**Exercise instructions**
Copy the stretch of records from the line containing "Among the items" through the line containing "appears farthest from", changing every "wooden ceiling beam" to "timber ceiling beam" and leaving the rest unaltered. Return only those lines.

**Record set**
<<<<

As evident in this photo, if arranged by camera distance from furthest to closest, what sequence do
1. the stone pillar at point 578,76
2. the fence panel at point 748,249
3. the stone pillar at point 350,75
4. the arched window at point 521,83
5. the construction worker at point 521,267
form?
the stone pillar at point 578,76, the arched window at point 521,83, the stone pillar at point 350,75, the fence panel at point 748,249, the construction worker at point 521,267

>>>>
<<<<

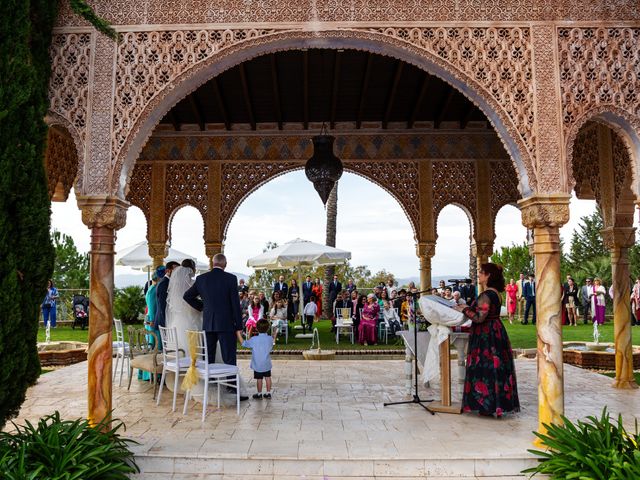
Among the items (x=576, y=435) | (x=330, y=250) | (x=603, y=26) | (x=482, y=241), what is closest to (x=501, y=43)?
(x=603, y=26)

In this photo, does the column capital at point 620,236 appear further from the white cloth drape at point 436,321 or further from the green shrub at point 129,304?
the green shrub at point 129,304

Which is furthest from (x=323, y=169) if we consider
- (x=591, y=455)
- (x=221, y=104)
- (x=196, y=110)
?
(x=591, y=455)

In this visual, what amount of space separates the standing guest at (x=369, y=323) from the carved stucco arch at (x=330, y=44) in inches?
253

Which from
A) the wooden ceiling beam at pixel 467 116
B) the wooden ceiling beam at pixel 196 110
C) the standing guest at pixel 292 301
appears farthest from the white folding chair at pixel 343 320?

>>>>

**Correct output**
Among the items (x=576, y=435) | (x=330, y=250) | (x=603, y=26) | (x=482, y=241), what is closest to (x=501, y=43)?
(x=603, y=26)

In this photo, does the column capital at point 620,236 appear further from the white cloth drape at point 436,321 or further from the green shrub at point 129,304?
the green shrub at point 129,304

Which is furthest from (x=323, y=169) if we consider
- (x=591, y=455)
- (x=221, y=104)
- (x=196, y=110)
?
(x=591, y=455)

In this visual, what amount of space separates the standing guest at (x=369, y=323) from the carved stucco arch at (x=330, y=44) in inches?
253

Which from
A) the timber ceiling beam at pixel 467 116
B) the timber ceiling beam at pixel 196 110
C) the standing guest at pixel 292 301
appears farthest from the white folding chair at pixel 343 320?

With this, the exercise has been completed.